Answer these questions using the passage on truth and reconciliation below.
(a) For how many years was the anti-apartheid activist Ahmed Kathrada incarcerated?
(b) Over how many years did South Africa's Truth and Reconciliation Commission take place?
(c) What one-time sum did the South African government pay to those who had registered as victims?

▶ **Passage to read**
######
Despite the differing political landscapes, could the U.S. learn something from these movements?
To explore the question, U.S. News reached out to Neeshan Balton and Eva Jewell. Balton is the director of the Ahmed Kathrada Foundation, an organization committed to furthering the anti-racist mission of its namesake, an anti-apartheid activist who was incarcerated for 26 years, by promoting programs and campaigns to create a more equitable South Africa.
Jewell is a member of the Chippewas of the Thames First Nation and the research director at Canada’s Yellowhead Institute, a First Nation-led research and policy center. She co-authors an annual report on the government’s progress responding to the recommendations of Canada’s Truth and Reconciliation Commission, which was formed to address the abusive legacy of the country’s residential schools – boarding schools for Indigenous children that were funded by the Canadian government and run by the Catholic and Anglican churches as well as the United Church of Canada.
Both had thoughts to share detailing the path each country took to confront its past and present transgressions, the consequences, and what the United States can learn as it embarks on its own journey to restorative justice. The following interviews have been edited for length and clarity.
Stories From Formerly Enslaved People
Lessons from South Africa
Devised by the late South African leader Nelson Mandela as a means to overcome the legacy of apartheid – South’s Africa’s decades of institutional racial oppression under white rule – the country’s Truth and Reconciliation Commission transpired over eight years. More than 22,000 victims of apartheid-era racial violence testified during the commission, and their public recollections formed the basis of a series of reports that exposed the brutal realities that took place during the time.
Some time after the commission released its final report in 2003, the government paid a one-time sum of R30,000 (approximately $4,600 today) to those who had registered as victims.
U.S. News: South Africa’s commission had massive public approval at time, but despite that, did it have any major challenges?
Balton: The commission’s major challenge was that its mandate, timespan and resource base were very limited. Once it had finished its work and handed over the report, it was then concluded. I think the mistake that has been made in South Africa was [considering the TRC as] the be-all and end-all of reconciliation, rather than taking the commission as a starting point for a much longer-term reconciliation agenda, which was the major shortcoming not of the commission, but particularly of the government, most political parties, and perhaps even civil society, as they just wanted to get on with the reconstruction of the country.
U.S. News: In spite of any perceived shortcomings, has the TRC markedly improved Black and other oppressed people’s lives?
Balton: From 1994 to perhaps 2008, you had a period of significant strides in terms of provision of services, water, electricity, schools, housing to predominantly Black people in this country. It is argued that it would have been the highest rate of delivery of this time in any post-colonial country in that short space of time. But I think we then get into a period of industrial scale production in this country, which I think basically puts us on the backfoot in terms of the scale of that delivery, and a lot of that has now been undone. So that’s got very little to do with the TRC. I think it’s got to do with the politics and political environment of the country today.
######
▶ **Given material**
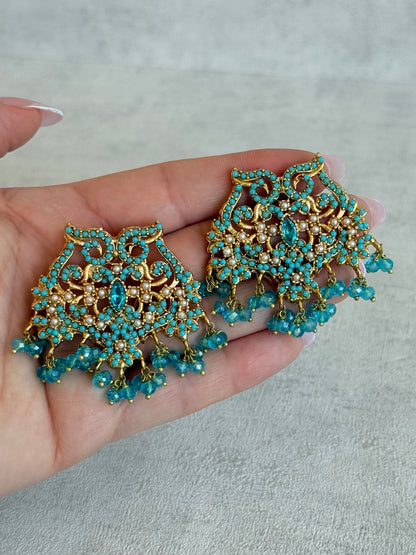 Ayura Designs Shanza Earrings – Turquoise Beaded Statement Earrings with Pearl Detailing & Crystal Drops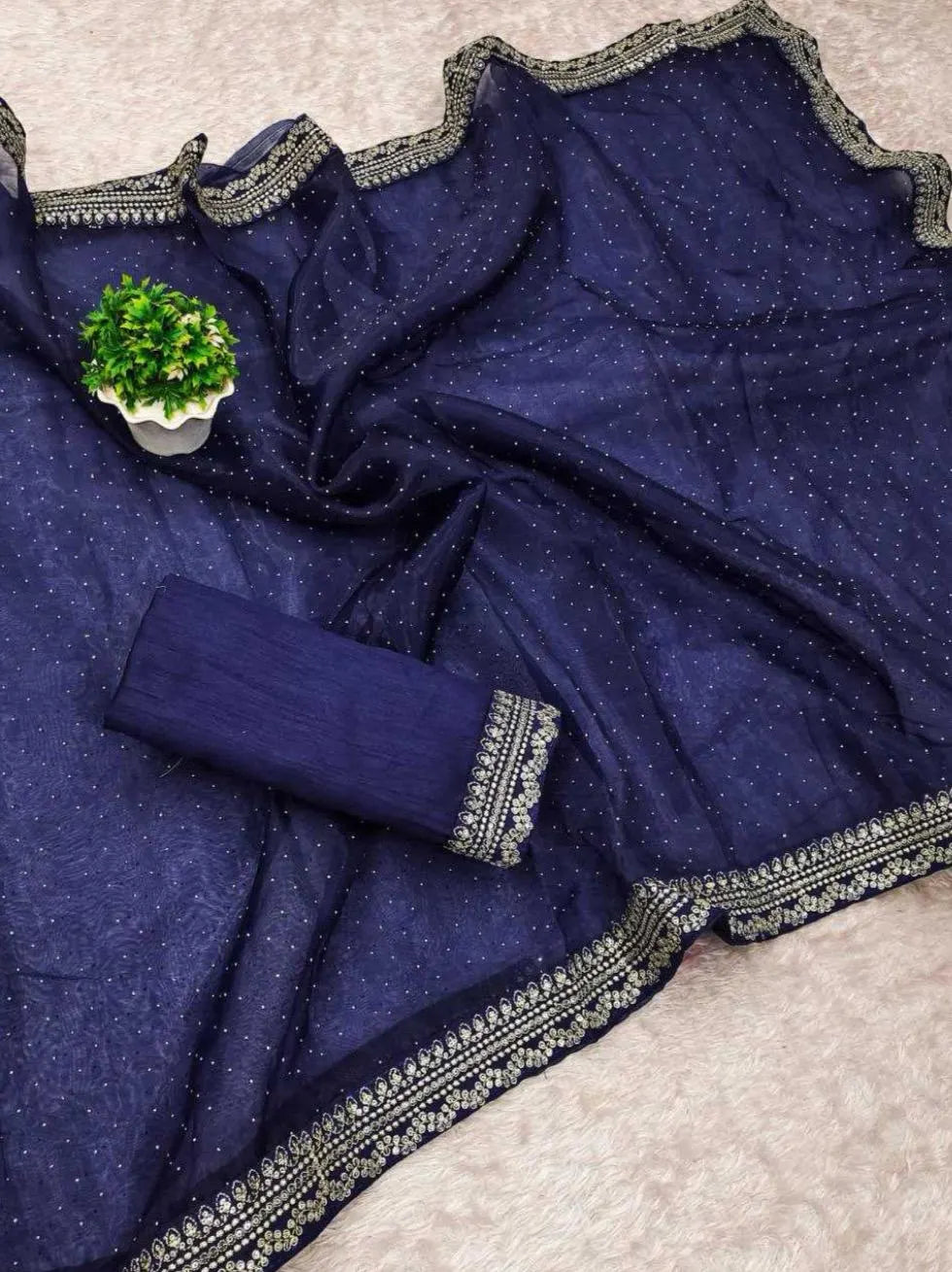 .Thread & Sequin Lace Border Elegance  Navy Blue Organza Saree – Thread & Sequin Lace Border Elegance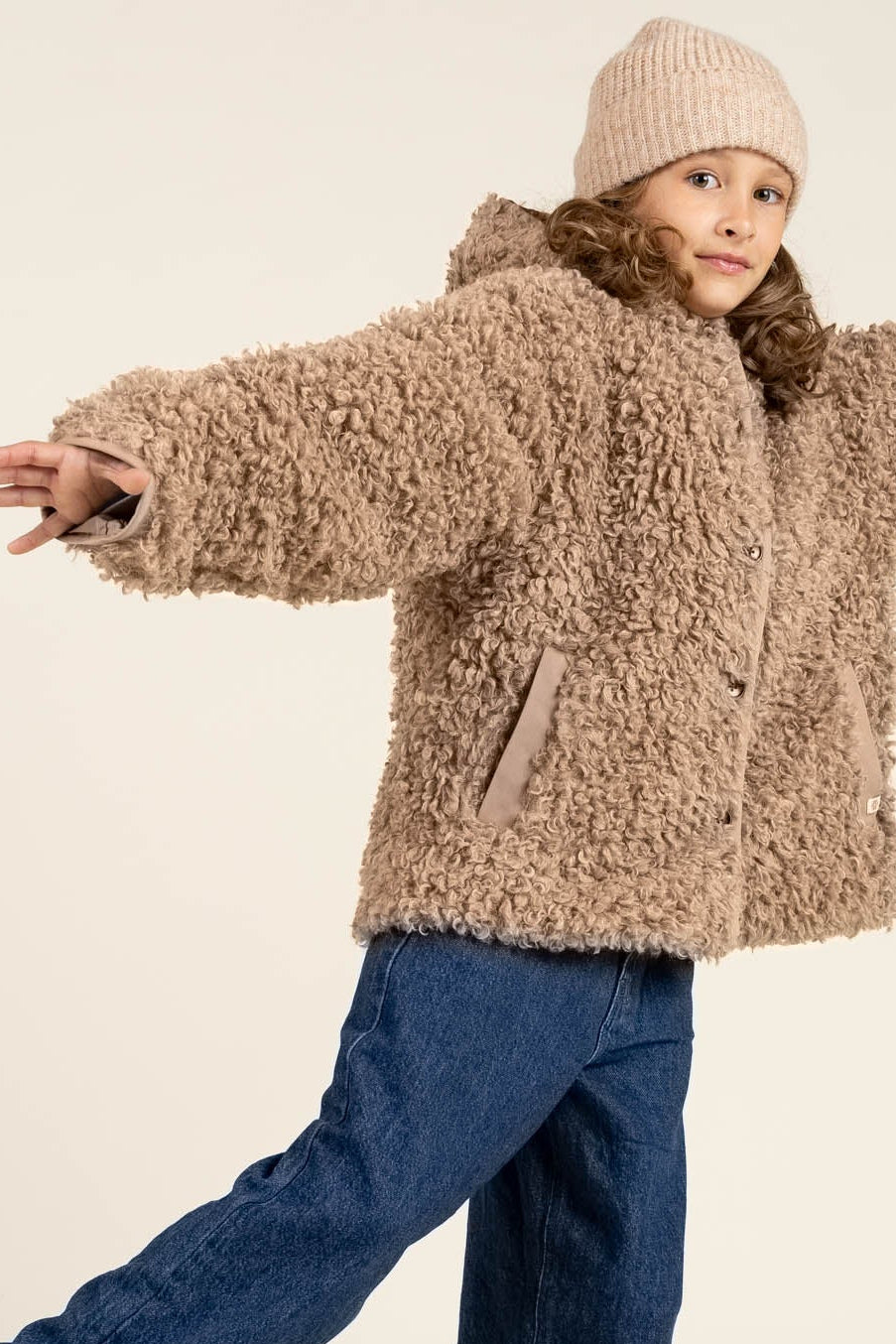 Faux Fur Hooded Jacket - Tween - Caffe Latte | 100548 Ellie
######
▶ **Response to the task**
(a) 26 years.
(b) Eight years.
(c) R30,000 (approximately $4,600 today).